Hanke served as economic adviser for former Venezuela President Rafael Caldera, whose tenure in office directly preceded the dramatic socialist reforms undertaken by Hugo Chavez, Maduro's mentor and model.

"Unless Venezuela adopts a completely new currency regime — like a currency board, or dollarization — the bolivar will face the same fate as did the Yugoslav dinar," Hanke said, referring to a currency used in Yugoslavia that was done in by massive inflation. "Hyperinflation will soar and the bolivar will more frequently come under the knife."

The International Monetary Fund shares Hanke's skepticism.

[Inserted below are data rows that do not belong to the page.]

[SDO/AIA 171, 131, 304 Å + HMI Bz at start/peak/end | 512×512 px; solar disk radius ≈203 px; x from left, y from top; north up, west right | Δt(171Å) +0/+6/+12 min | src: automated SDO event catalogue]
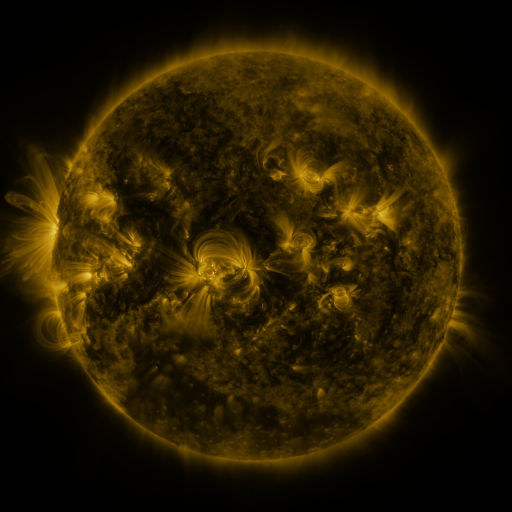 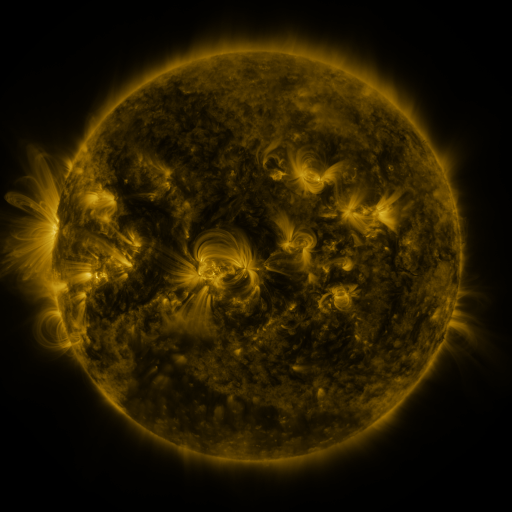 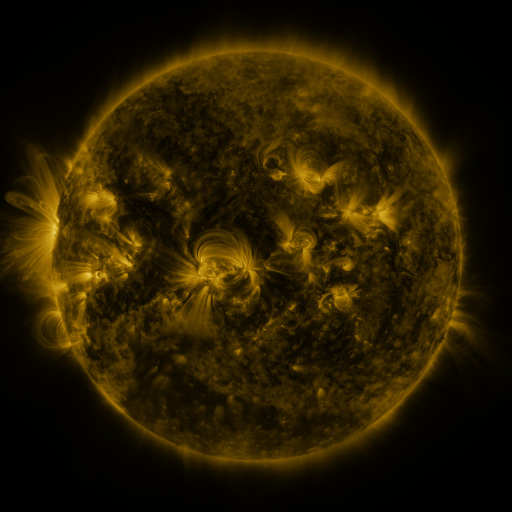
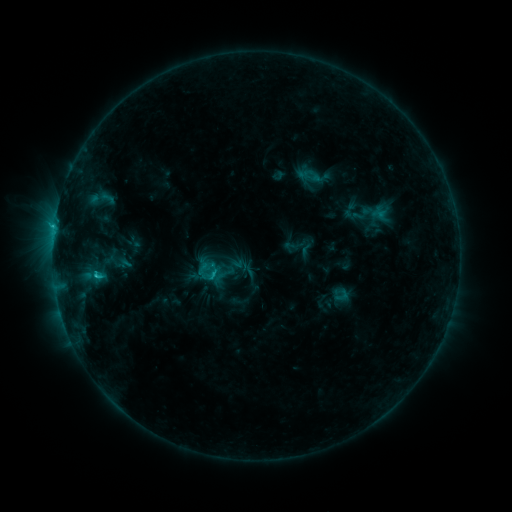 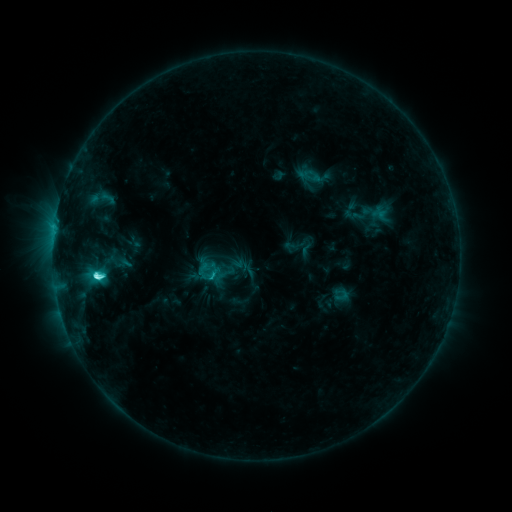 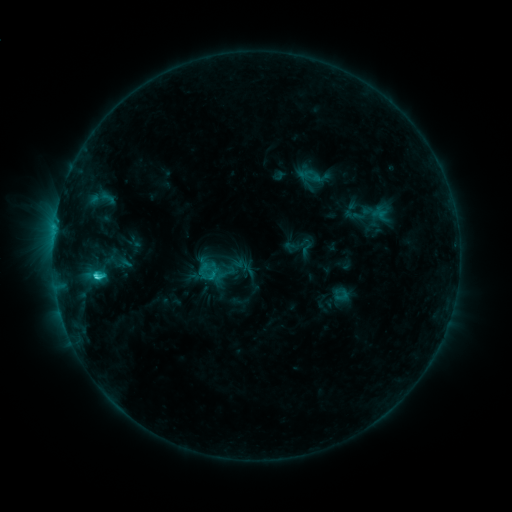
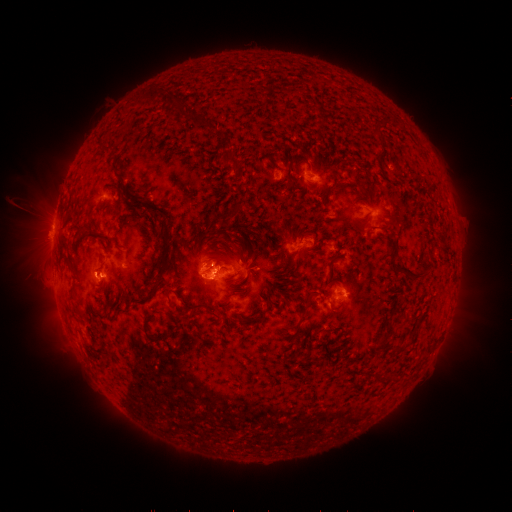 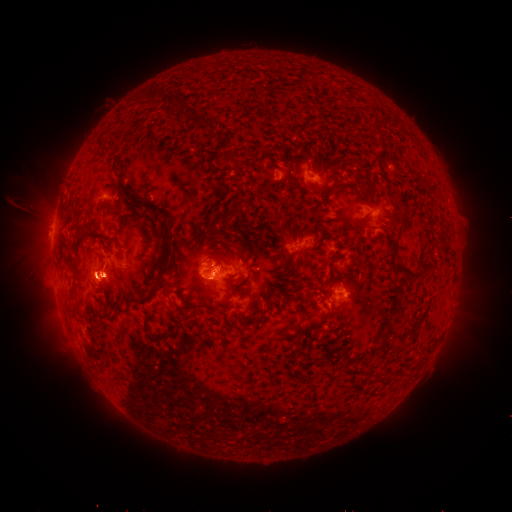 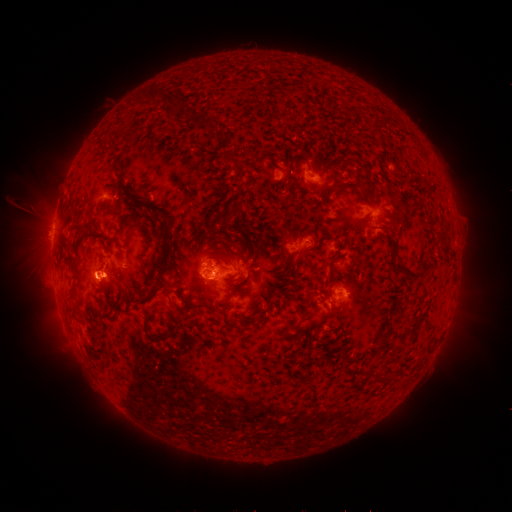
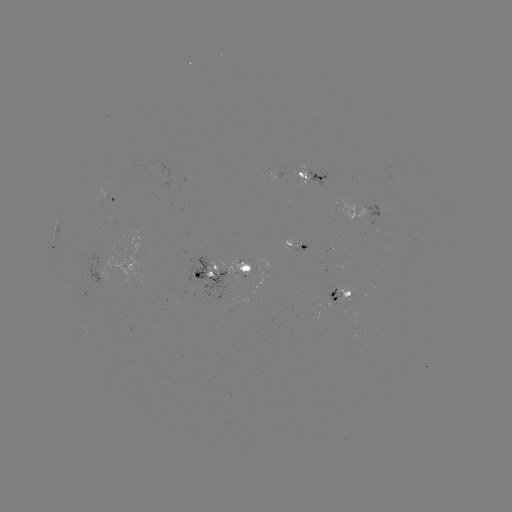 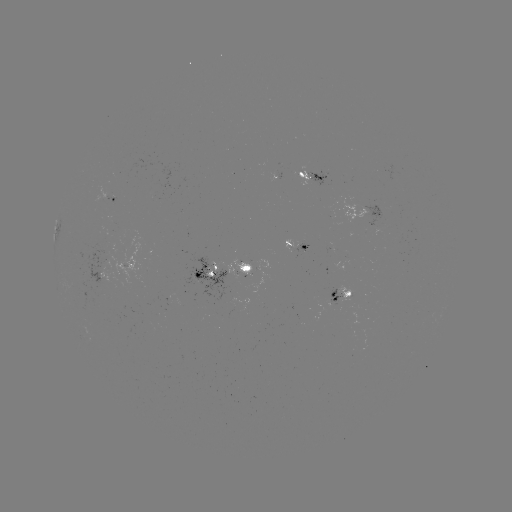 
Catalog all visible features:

Last month the director of the IMF's Western Hemisphere Department, Alejandro Werner, projected that the country's currency changes and other factors will drive inflation to a staggering 1 million percent by year's end. He likened the country's woes to Zimbabwe's currency turmoil in the late 2000s and the hyperinflation in Weimar Germany in the early 1920s.

It was the latter case, in which people famously had to cart their cash in wheelbarrows just to buy the simplest items, that inspired the phrase "wheelbarrow problem" — a label that has gotten lots of exercise lately in describing Venezuela's own struggles with hyperinflation.

Yet Maduro is highly unlikely to accept advice from these foreign experts and officials, some of whom he has blamed for Venezuela's problems.

He has said the country is the victim of an "economic war" waged by "imperialists" in general, and by the U.S. in particular. Washington has slapped Venezuela's leadership with sanctions multiple times for its failure to hold free and fair elections and the "repression and economic deprivation of the Venezuelan people."

Those people, for their part, have been leaving the country in droves — with hundreds of thousands of Venezuelan nationals streaming over the border into Colombia. But among the many who have stayed, the economic reforms are viewed with a mixture of anxiety and outright resistance, according to The Associated Press.

"The measures announced on Friday are not any economic recovery plan for the country," opposition leader Andres Velasquez told the news service. "On the contrary, they represent more hunger, more ruin, more poverty, more suffering, more pain, more inflation, more deterioration of the economy."

Whatever the effects of the drastic changes, Venezuelans and onlookers alike will need to wait just a bit longer to see them. The country is carrying out something of a soft launch for "strong" bolivar's replacement — closing banks across the country to prepare for the "sovereign" bolivar's official rollout.